Selular.id – Samsung dikabarkan akan mengadopsi chipset Exynos 2600 untuk sebagian seri Galaxy S26 mendatang, sebuah langkah strategis yang diproyeksikan mampu mengurangi biaya produksi sebesar $20–$30 per chip dibandingkan penggunaan Snapdragon. Keputusan ini diambil untuk mengimbangi kenaikan harga chip dari Qualcomm yang telah meningkatkan tekanan finansial perusahaan.
Menurut laporan dari media Korea Selatan, Biz Chosun, kenaikan harga chip Qualcomm menjadi pendorong utama keputusan Samsung. Snapdragon 8 Elite Gen 5 diperkirakan dibanderol dengan harga $240–$280 per unit, sementara Snapdragon 8 Gen 3 berada di kisaran $170–$200. Lonjakan harga ini menyebabkan total biaya pengadaan chip Samsung naik lebih dari 25% pada tahun lalu, menciptakan kebutuhan mendesak untuk alternatif yang lebih hemat biaya.
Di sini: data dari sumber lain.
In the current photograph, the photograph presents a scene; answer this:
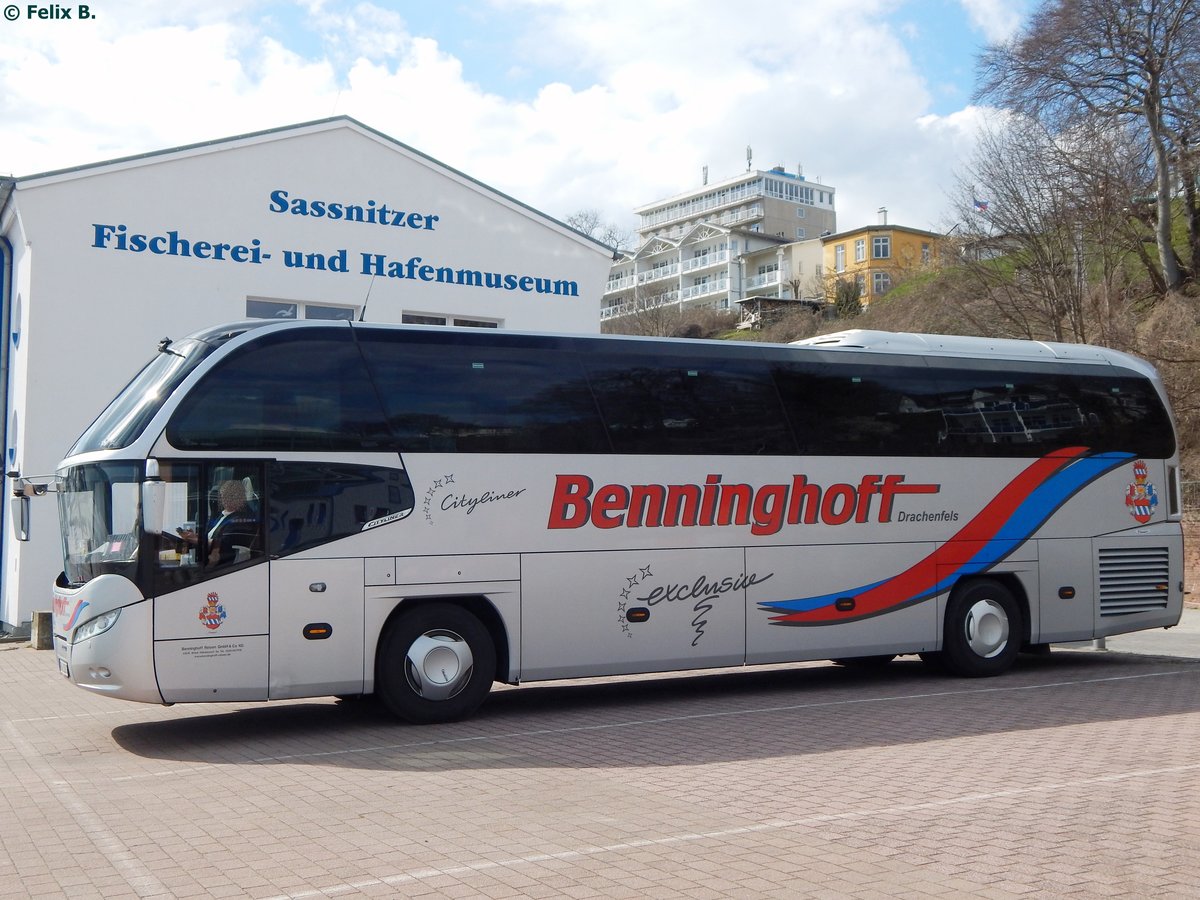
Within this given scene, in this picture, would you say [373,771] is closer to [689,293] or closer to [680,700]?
[680,700]

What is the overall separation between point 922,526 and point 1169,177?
21122mm

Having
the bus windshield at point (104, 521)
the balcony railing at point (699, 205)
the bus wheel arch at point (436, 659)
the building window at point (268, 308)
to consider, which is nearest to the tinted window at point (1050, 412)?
the bus wheel arch at point (436, 659)

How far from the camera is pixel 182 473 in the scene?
9.57 meters

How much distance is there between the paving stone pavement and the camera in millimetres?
5820

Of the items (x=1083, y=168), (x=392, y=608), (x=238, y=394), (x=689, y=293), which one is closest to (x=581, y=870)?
(x=392, y=608)

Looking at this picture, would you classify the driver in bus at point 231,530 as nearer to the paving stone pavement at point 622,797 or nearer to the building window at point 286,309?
the paving stone pavement at point 622,797

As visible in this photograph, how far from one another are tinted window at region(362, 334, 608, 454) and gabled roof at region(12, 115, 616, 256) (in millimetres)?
9754

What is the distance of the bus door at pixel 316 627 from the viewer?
985 centimetres

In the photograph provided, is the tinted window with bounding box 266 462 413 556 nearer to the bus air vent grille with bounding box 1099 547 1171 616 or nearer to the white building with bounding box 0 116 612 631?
the white building with bounding box 0 116 612 631

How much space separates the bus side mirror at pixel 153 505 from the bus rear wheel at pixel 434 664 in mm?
2140

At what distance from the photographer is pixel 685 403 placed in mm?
11750

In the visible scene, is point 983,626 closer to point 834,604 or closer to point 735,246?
point 834,604

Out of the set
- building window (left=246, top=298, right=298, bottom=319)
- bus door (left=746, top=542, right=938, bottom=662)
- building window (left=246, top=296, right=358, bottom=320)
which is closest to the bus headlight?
bus door (left=746, top=542, right=938, bottom=662)

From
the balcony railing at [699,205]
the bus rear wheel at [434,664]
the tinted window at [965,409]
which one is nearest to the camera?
the bus rear wheel at [434,664]
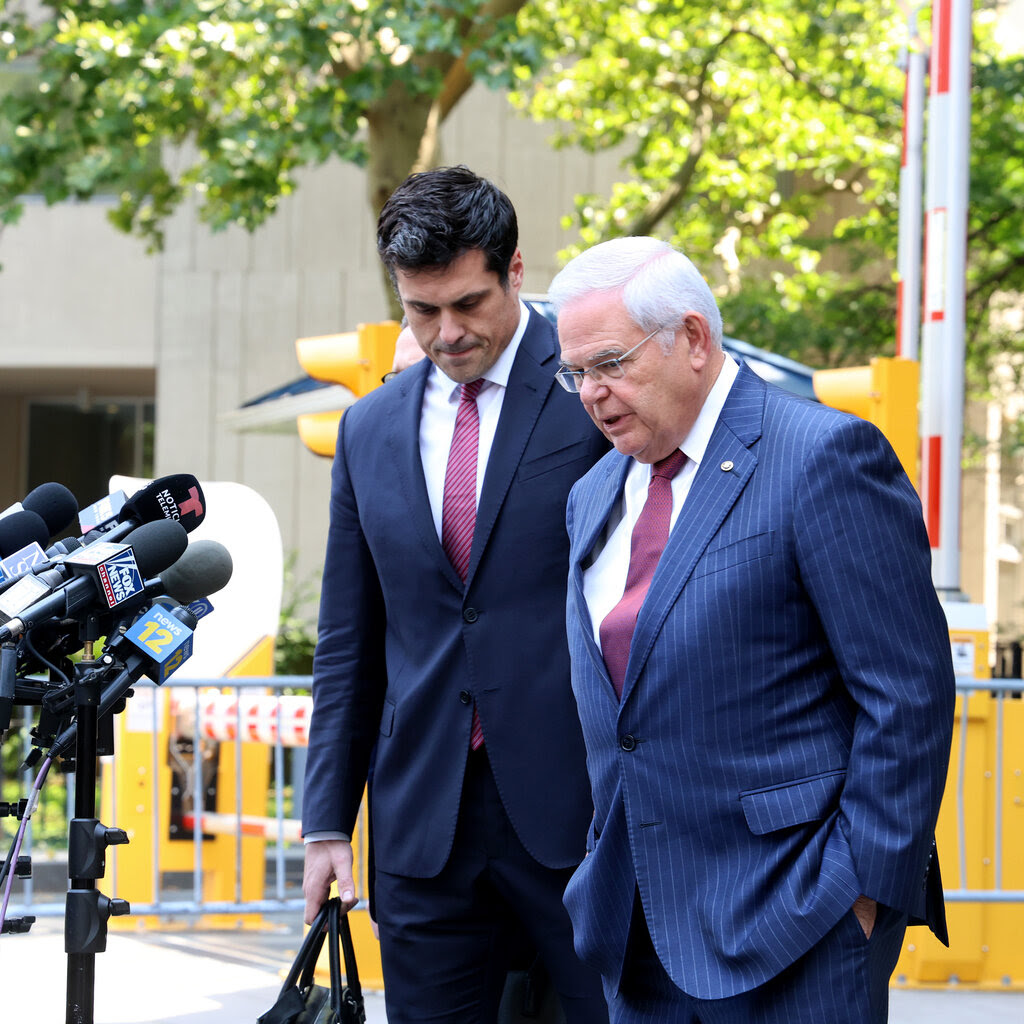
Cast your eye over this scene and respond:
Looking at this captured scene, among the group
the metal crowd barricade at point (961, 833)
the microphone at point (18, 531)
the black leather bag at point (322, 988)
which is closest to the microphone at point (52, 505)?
the microphone at point (18, 531)

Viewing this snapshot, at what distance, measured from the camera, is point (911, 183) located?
8.77 metres

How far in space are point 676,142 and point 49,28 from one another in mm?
6125

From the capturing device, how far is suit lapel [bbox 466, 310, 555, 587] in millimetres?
2617

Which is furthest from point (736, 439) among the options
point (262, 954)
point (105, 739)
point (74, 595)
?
point (262, 954)

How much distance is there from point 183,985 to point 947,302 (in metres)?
4.16

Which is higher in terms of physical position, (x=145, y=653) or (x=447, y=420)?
(x=447, y=420)

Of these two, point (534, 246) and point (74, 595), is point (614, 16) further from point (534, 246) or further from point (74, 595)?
point (74, 595)

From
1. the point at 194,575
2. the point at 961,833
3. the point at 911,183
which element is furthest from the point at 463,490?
the point at 911,183

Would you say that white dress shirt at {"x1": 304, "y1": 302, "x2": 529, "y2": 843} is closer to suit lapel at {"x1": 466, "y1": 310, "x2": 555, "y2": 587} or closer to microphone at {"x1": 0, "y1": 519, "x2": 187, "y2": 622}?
suit lapel at {"x1": 466, "y1": 310, "x2": 555, "y2": 587}

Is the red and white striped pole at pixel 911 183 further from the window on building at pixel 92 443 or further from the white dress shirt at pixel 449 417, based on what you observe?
the window on building at pixel 92 443

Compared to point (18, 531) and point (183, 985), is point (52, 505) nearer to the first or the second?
point (18, 531)

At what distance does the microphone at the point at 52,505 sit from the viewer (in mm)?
2875

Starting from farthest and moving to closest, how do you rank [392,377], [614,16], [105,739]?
[614,16] → [392,377] → [105,739]

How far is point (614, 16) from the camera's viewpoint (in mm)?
13156
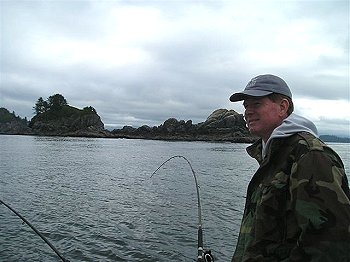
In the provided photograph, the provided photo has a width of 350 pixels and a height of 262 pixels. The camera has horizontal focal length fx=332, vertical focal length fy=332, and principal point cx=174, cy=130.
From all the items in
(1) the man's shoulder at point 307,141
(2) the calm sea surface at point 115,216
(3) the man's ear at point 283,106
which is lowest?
(2) the calm sea surface at point 115,216

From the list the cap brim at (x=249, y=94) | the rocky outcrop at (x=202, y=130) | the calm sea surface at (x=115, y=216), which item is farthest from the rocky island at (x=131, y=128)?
the cap brim at (x=249, y=94)

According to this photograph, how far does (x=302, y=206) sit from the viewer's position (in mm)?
2361

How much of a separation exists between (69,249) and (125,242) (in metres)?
1.94

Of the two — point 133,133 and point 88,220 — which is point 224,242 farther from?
point 133,133

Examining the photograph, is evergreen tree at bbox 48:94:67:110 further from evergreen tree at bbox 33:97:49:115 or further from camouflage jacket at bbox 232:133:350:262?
camouflage jacket at bbox 232:133:350:262

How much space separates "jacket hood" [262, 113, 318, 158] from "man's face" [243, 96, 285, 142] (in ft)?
0.60

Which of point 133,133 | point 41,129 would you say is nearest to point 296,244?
point 133,133

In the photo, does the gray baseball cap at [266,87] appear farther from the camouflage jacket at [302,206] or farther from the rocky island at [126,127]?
the rocky island at [126,127]

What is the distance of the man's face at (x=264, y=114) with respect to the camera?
10.4 ft

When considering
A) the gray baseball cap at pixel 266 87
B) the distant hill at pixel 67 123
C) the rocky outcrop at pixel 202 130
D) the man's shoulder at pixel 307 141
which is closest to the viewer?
the man's shoulder at pixel 307 141

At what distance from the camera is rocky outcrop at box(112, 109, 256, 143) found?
131000 mm

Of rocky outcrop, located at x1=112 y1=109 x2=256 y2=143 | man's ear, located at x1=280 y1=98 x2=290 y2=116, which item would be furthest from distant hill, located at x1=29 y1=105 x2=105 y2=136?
man's ear, located at x1=280 y1=98 x2=290 y2=116

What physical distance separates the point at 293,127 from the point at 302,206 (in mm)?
727

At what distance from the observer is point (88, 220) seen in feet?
47.2
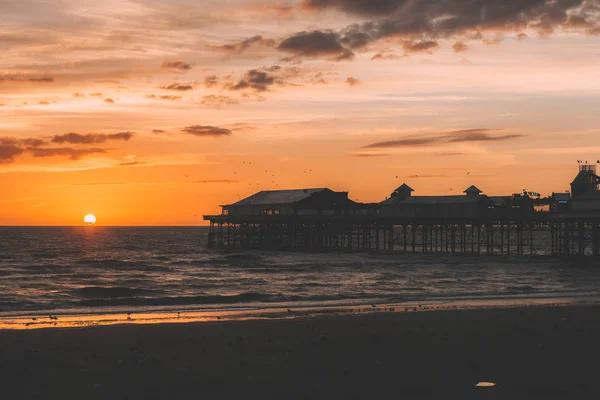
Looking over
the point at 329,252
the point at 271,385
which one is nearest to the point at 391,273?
the point at 329,252

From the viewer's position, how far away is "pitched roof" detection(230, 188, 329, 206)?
100062mm

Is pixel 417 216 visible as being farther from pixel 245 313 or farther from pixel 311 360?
pixel 311 360

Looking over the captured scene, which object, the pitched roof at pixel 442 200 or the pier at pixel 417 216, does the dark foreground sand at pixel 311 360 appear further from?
the pitched roof at pixel 442 200

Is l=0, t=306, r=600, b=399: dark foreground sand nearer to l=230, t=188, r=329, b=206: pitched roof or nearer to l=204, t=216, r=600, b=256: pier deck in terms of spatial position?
l=204, t=216, r=600, b=256: pier deck

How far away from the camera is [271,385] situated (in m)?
13.2

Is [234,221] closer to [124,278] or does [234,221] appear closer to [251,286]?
[124,278]

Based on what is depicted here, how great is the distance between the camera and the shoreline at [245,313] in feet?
79.2

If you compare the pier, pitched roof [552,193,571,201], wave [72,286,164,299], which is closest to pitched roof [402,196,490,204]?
the pier

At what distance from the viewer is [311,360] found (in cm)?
1550

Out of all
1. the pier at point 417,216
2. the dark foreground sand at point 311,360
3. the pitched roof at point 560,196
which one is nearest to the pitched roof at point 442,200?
the pier at point 417,216

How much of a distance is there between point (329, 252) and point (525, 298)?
60587mm

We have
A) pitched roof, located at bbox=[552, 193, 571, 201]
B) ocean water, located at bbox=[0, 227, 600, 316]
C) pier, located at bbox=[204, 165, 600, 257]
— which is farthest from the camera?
pitched roof, located at bbox=[552, 193, 571, 201]

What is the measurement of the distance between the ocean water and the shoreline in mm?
1882

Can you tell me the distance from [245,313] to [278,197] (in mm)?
76377
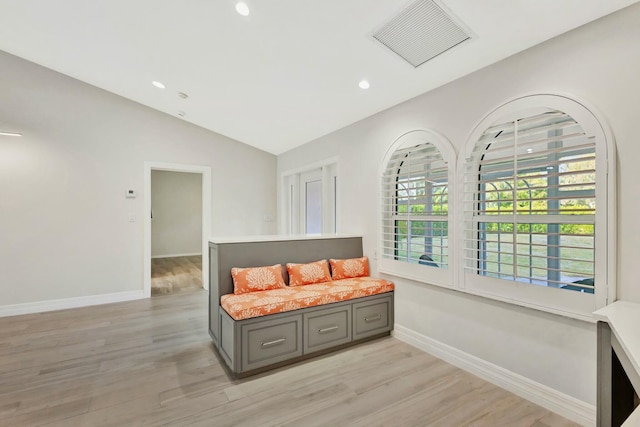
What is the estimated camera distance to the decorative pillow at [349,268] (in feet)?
10.9

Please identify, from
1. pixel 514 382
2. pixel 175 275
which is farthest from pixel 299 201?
pixel 514 382

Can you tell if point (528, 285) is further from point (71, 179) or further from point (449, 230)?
point (71, 179)

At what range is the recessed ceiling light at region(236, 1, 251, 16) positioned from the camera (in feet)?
7.29

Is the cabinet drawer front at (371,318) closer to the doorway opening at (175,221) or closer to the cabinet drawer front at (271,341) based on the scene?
the cabinet drawer front at (271,341)

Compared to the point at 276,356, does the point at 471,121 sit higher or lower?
higher

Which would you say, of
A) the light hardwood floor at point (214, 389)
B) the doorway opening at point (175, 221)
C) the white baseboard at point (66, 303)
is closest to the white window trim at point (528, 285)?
the light hardwood floor at point (214, 389)

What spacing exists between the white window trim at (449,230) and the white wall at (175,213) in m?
7.22

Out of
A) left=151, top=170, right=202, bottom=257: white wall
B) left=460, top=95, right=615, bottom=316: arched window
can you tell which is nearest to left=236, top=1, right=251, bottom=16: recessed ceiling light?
left=460, top=95, right=615, bottom=316: arched window

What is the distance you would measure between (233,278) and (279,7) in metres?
2.25

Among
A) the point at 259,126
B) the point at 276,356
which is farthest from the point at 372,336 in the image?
the point at 259,126

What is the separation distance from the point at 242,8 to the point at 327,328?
2780 millimetres

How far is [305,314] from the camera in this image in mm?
2637

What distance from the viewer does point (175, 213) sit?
28.8 feet

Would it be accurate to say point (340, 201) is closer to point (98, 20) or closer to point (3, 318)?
point (98, 20)
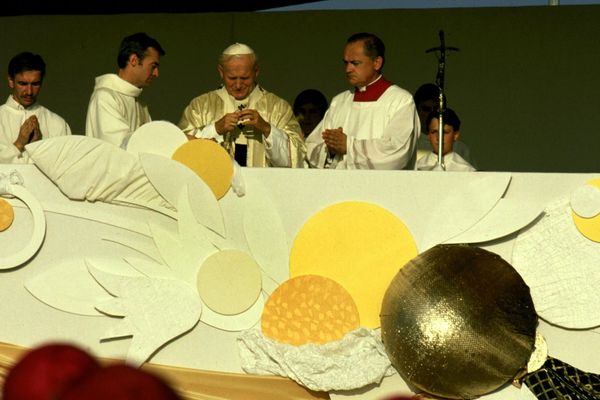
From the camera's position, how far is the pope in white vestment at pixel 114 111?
6387mm

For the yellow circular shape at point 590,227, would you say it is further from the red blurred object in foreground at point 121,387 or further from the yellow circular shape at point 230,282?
the red blurred object in foreground at point 121,387

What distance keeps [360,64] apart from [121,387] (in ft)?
19.3

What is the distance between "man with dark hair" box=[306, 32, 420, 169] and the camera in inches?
243

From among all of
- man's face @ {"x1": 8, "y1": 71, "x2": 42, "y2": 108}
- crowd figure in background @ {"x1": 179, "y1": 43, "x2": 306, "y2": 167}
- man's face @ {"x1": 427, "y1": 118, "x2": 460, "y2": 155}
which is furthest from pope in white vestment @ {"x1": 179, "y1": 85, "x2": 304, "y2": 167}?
man's face @ {"x1": 8, "y1": 71, "x2": 42, "y2": 108}

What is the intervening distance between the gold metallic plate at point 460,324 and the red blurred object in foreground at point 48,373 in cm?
454

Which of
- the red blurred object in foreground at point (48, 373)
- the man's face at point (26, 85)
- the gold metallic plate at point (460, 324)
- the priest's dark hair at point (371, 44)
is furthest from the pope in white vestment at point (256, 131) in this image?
the red blurred object in foreground at point (48, 373)

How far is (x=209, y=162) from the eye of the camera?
562 cm

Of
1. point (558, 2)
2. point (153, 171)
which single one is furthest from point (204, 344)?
point (558, 2)

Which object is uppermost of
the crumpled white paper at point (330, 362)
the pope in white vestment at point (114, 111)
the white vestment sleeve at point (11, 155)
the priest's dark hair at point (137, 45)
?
the priest's dark hair at point (137, 45)

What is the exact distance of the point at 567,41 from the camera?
32.9ft

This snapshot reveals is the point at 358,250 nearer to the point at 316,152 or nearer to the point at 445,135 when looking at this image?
the point at 316,152

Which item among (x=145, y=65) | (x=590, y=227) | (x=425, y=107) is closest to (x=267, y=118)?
(x=145, y=65)

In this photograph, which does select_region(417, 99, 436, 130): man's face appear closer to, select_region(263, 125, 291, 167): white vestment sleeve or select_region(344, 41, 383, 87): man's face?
select_region(344, 41, 383, 87): man's face

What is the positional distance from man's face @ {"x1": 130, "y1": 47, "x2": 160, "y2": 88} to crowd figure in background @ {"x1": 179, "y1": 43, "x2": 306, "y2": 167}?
1.24ft
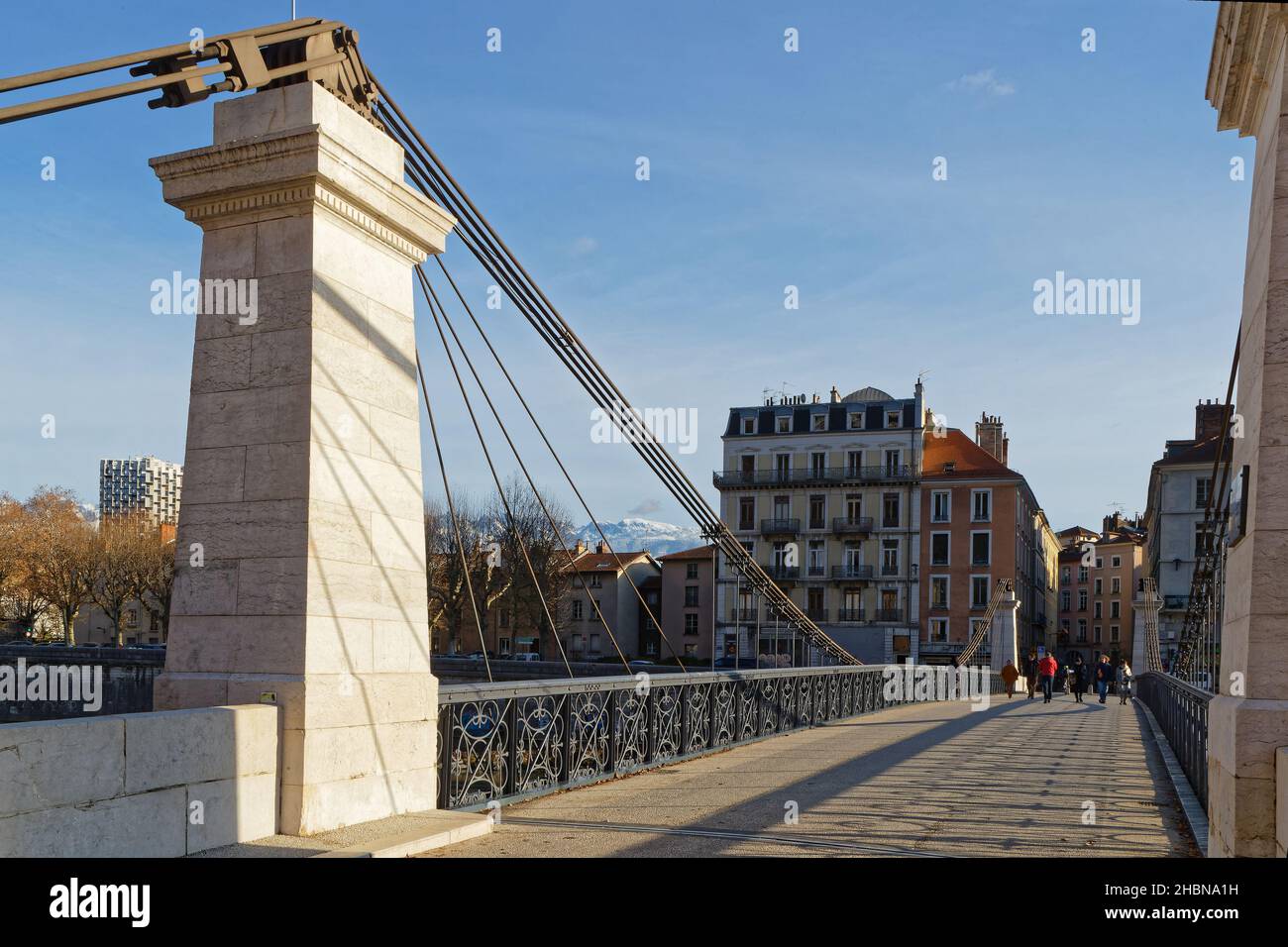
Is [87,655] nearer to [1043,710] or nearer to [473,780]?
[1043,710]

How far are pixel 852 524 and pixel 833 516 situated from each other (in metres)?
1.13

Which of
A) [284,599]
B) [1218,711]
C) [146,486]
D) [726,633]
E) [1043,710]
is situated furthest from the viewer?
[146,486]

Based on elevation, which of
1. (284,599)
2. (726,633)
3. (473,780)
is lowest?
(726,633)

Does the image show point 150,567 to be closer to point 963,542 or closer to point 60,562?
point 60,562

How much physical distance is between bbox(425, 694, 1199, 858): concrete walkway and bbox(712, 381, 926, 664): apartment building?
146ft

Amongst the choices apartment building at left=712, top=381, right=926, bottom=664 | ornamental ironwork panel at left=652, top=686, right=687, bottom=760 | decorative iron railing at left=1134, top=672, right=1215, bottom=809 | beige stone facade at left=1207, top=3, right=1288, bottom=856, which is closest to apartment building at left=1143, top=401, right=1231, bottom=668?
apartment building at left=712, top=381, right=926, bottom=664

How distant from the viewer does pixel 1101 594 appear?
309ft

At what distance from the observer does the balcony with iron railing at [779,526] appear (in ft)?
200

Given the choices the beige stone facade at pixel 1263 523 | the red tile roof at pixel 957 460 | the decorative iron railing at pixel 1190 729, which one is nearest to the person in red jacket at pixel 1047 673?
the decorative iron railing at pixel 1190 729

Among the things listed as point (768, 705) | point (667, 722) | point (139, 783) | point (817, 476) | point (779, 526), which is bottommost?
point (768, 705)

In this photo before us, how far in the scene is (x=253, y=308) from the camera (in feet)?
20.7

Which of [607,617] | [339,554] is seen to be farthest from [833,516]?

Exynos 2600, yang dikembangkan secara internal oleh divisi System LSI Samsung, menawarkan solusi finansial yang signifikan. Dengan penghematan $20–$30 per chip, penerapan Exynos 2600 secara luas pada siklus produksi Galaxy S26 berpotensi menghemat biaya Samsung hingga puluhan juta dolar. Langkah ini bukan hanya tentang efisiensi biaya, tetapi juga upaya untuk memperkuat kontrol rantai pasokan internal di tengah persaingan pasar chipset flagship yang kian ketat.
Baca Juga:
Strategi Dual-Chip dan Tantangan Kinerja
Meski membawa keuntungan finansial, strategi dual-chip Samsung kembali memicu perdebatan mengenai konsistensi performa. Secara historis, varian Exynos pada seri flagship Galaxy cenderung sedikit tertinggal dalam hal performa mentah, efisiensi termal, dan optimasi jaringan dibandingkan dengan varian Snapdragon. Perbedaan ini menjadi perhatian serius mengingat Samsung harus menjaga reputasinya untuk menyediakan pengalaman pengguna yang konsisten di semua wilayah.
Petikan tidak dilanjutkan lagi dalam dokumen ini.